Extracted records
---*---

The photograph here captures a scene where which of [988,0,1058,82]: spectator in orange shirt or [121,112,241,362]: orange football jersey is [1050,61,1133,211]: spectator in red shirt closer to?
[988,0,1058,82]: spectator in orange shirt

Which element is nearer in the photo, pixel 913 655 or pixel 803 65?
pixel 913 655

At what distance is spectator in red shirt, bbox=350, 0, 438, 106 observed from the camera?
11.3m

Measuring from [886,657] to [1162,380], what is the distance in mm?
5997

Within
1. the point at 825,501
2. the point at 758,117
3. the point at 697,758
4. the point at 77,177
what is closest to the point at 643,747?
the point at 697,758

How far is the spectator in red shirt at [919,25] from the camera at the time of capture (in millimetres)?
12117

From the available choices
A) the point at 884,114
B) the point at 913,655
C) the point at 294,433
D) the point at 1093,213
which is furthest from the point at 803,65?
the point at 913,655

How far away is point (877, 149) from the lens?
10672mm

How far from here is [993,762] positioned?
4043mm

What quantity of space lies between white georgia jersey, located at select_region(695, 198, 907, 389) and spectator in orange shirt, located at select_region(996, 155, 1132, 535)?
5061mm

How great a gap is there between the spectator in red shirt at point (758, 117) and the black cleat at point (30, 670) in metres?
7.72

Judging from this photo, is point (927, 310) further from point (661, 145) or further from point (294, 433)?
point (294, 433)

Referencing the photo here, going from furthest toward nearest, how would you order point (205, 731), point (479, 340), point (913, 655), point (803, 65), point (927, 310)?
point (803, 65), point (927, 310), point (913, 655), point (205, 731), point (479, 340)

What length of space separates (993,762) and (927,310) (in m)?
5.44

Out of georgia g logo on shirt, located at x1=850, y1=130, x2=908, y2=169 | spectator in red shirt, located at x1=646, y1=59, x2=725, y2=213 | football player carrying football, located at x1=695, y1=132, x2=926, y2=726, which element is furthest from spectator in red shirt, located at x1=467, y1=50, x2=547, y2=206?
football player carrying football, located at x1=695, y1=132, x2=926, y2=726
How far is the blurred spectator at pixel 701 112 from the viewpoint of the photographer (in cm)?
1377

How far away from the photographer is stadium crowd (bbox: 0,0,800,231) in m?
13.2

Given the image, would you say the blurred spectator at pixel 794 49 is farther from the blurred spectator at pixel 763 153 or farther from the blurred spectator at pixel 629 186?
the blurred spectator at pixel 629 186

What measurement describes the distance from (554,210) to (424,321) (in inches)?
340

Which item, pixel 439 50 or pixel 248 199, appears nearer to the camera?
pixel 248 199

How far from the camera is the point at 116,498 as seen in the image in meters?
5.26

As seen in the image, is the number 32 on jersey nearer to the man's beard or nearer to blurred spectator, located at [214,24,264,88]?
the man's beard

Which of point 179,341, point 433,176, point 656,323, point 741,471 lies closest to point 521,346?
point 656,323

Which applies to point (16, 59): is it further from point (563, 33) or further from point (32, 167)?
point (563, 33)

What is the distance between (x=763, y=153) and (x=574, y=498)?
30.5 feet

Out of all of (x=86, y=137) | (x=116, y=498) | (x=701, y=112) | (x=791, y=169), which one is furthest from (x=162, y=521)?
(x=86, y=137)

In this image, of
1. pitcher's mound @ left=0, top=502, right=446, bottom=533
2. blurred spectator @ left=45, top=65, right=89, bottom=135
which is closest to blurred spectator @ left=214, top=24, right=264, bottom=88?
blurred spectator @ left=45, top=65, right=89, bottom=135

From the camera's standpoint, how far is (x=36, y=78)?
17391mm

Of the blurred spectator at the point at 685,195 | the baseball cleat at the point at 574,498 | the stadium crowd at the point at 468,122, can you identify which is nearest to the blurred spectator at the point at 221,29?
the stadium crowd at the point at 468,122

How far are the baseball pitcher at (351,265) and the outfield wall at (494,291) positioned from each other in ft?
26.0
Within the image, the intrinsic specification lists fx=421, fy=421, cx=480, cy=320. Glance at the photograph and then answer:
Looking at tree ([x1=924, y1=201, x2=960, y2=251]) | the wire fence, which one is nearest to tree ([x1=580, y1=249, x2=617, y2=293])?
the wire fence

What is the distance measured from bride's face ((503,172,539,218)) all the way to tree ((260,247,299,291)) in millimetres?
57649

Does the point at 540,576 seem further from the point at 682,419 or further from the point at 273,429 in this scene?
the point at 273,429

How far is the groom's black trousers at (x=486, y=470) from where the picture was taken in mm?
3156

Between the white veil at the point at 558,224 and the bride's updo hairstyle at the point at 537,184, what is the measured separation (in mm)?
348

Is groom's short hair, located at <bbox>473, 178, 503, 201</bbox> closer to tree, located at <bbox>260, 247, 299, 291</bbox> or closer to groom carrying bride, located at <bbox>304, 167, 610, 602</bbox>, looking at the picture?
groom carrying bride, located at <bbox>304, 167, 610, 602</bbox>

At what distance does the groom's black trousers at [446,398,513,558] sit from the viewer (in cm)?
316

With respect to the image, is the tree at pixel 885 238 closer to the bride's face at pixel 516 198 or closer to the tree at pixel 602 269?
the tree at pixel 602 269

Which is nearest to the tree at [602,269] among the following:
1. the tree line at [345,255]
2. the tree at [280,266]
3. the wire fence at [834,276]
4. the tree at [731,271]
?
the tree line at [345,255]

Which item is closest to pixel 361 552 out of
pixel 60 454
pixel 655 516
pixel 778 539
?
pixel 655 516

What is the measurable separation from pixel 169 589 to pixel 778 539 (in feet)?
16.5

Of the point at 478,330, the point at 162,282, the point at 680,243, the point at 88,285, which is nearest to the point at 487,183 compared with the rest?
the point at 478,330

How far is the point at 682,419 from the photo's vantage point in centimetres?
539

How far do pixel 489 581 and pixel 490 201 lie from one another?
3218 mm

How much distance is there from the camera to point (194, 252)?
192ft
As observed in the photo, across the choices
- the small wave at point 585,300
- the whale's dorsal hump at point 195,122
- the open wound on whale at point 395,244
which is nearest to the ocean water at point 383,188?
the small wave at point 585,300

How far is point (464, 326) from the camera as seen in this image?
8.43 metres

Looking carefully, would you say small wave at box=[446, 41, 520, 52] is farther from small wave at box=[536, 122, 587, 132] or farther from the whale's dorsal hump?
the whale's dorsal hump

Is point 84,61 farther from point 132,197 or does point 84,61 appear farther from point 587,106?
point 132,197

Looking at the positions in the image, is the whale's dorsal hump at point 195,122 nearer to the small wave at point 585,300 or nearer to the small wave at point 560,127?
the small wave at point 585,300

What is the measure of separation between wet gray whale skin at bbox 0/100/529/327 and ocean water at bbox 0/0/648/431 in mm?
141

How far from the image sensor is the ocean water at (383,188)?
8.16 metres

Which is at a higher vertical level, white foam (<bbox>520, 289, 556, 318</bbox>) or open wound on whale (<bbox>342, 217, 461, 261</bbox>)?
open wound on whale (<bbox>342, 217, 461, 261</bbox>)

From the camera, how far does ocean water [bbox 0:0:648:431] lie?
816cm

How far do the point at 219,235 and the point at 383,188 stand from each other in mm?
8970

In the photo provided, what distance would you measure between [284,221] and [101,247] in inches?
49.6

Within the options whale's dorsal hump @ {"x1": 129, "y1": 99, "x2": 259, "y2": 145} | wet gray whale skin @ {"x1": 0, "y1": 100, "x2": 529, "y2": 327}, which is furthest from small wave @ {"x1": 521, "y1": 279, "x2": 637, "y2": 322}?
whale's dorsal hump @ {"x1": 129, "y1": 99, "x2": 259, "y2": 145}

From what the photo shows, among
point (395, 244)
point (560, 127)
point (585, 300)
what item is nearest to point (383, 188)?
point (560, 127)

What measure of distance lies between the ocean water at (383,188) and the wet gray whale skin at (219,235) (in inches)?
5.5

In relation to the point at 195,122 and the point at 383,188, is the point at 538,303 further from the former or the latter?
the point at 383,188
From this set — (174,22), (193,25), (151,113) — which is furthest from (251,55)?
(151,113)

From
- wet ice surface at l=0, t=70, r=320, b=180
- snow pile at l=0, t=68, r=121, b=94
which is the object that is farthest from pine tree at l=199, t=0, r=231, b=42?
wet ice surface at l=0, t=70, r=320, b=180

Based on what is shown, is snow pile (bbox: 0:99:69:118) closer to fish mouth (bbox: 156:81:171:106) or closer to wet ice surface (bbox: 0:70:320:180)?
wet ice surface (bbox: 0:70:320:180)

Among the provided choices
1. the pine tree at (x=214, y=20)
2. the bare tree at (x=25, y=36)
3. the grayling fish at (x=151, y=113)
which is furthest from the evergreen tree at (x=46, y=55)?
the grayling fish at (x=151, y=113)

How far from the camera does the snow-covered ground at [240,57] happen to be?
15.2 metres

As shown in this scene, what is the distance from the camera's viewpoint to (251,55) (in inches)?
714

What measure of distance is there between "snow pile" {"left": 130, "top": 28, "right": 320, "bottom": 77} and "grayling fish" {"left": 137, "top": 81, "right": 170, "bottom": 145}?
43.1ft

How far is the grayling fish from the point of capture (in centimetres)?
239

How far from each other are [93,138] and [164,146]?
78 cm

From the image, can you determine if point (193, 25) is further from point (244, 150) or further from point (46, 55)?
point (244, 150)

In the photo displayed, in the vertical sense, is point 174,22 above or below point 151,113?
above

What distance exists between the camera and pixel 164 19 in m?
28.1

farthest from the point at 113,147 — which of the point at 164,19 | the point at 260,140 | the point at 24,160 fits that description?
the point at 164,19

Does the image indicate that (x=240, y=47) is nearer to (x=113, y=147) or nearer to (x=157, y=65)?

---*---

Copy the lines word for word, beginning at the line that contains "In the photo provided, what" and stopping after the line that contains "15.2 metres".

## ANSWER
In the photo provided, what distance would you measure between [284,221] and [101,247] in inches?
49.6

Within the options whale's dorsal hump @ {"x1": 129, "y1": 99, "x2": 259, "y2": 145} | wet gray whale skin @ {"x1": 0, "y1": 100, "x2": 529, "y2": 327}, which is furthest from small wave @ {"x1": 521, "y1": 279, "x2": 637, "y2": 322}?
whale's dorsal hump @ {"x1": 129, "y1": 99, "x2": 259, "y2": 145}

From what the photo shows, among
point (395, 244)
point (560, 127)
point (585, 300)
what item is nearest to point (383, 188)?
point (560, 127)

What measure of distance lies between the ocean water at (383,188) and the wet gray whale skin at (219,235) (in inches)?
5.5

In relation to the point at 195,122 and the point at 383,188, is the point at 538,303 further from the former or the latter?
the point at 383,188
From this set — (174,22), (193,25), (151,113) — which is furthest from (251,55)?
(151,113)

From
- wet ice surface at l=0, t=70, r=320, b=180
- snow pile at l=0, t=68, r=121, b=94
which is the object that is farthest from pine tree at l=199, t=0, r=231, b=42?
wet ice surface at l=0, t=70, r=320, b=180

Based on what is shown, is snow pile (bbox: 0:99:69:118) closer to fish mouth (bbox: 156:81:171:106) or closer to wet ice surface (bbox: 0:70:320:180)?
wet ice surface (bbox: 0:70:320:180)

Among the provided choices
1. the pine tree at (x=214, y=20)
2. the bare tree at (x=25, y=36)
3. the grayling fish at (x=151, y=113)
which is furthest from the evergreen tree at (x=46, y=55)?
the grayling fish at (x=151, y=113)

How far from the camera does the snow-covered ground at [240,57] happen to be?
15.2 metres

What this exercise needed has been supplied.